Francis Thompson’s Hound of Heaven is for many reasons a fitting close and climax to these studies. He is as much akin to Shelley and Swinburne as Mr. Chesterton is akin to Mr. Bernard Shaw. From them he has gathered not a little of his style and diction. He is with them, too, in his passionate love of beauty, without which no idealist can possibly be a fair judge of paganism. “With many,” he tells us in that Essay on Shelley which Mr. Wyndham pronounces the most important contribution to English letters during the last twenty years—“with many the religion of beauty must always be a passion and a power, and it is only evil when divorced from the worship of the Primal Beauty.” In this confession we are brought back to the point where we began. The gods of Greece were ideals of earthly beauty, and by them, while their worship remained spiritual, men were exalted far above paganism. And now, as we are drawing to a close, it is fitting that we should again remind ourselves that religious idealism must recover “the Christ beautiful,” if it is to retain its hold upon humanity. In this respect, religion has greatly and disastrously failed, and he who can redeem that failure for us will indeed be a benefactor to his race. Religion should lead us not merely to inquire in God’s holy place, but to behold the beauty of the Lord; and to behold it in all places of the earth until they become holy places for us. Christ, the Man of Sorrows, has taught the world that wild joy of which Mr. Chesterton speaks such exciting things. It remains for Thompson to remind us that he whose visage was more marred than any man yet holds that secret of surpassing beauty after which the poets’ hearts are seeking so wistfully.

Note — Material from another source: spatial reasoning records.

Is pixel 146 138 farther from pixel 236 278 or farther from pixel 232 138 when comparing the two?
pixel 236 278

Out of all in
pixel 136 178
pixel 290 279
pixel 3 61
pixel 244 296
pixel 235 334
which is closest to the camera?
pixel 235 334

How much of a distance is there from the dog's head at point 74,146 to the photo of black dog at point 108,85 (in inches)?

Besides all this, we shall find here something which has not as yet been hinted at in our long quest. The sound of the age-long battle dies away. Here is a man who does not fight for any flag, but simply tells us the mysterious story of his own soul and ours. It is a quiet and a fitting close for our long tale of excursions and alarums. But into the quiet ending there enters a very wonderful and exciting new element. We have been watching successive men following after the ideal, which, like some receding star, travelled before its pilgrims through the night. Here the ideal is no longer passive, a thing to be pursued. It halts for its pilgrims—“the star which chose to stoop and stay for us.” Nay, more, it turns upon them and pursues them. The ideal is alive and aware—a real and living force among the great forces of the universe. It is out after men, and in this great poem we are to watch it hunting a soul down. The whole process of idealism is now suddenly reversed, and the would-be captors of celestial beauty are become its captives.

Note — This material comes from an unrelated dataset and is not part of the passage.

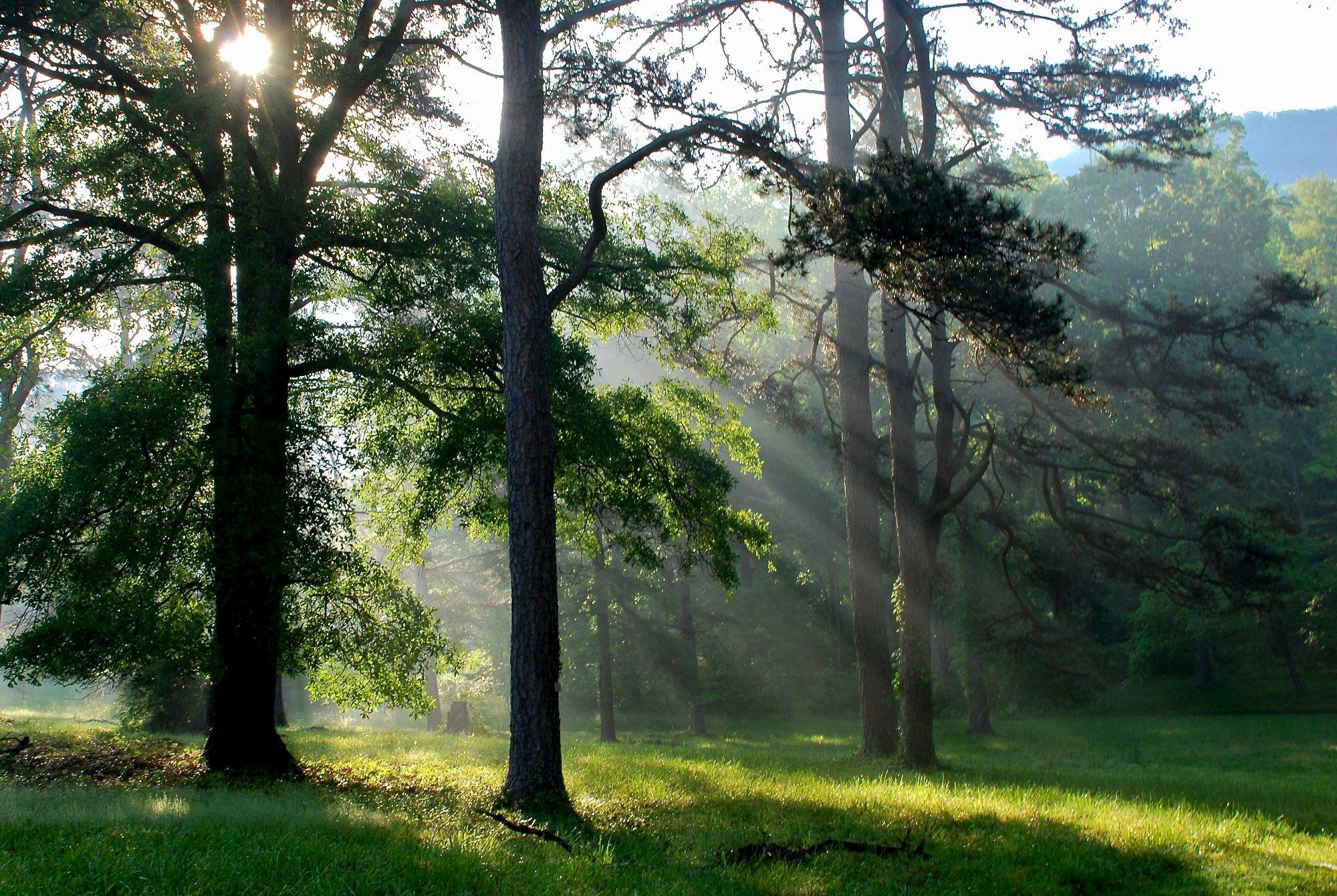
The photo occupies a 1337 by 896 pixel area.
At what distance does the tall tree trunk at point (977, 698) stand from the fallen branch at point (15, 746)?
85.5ft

As has been already stated, we must be in sympathetic understanding with the pagan heart in order to be of any account as advocates of idealism. No reader of Thompson’s poetry can doubt for a moment his fitness here. From the days of Pindar there has been a brilliant succession of singers and worshippers of the sun, culminating in the matchless song of Shelley. In Francis Thompson’s poems of the sun, the succession is taken up again in a fashion which is not unworthy of the splendours of paganism at its very highest.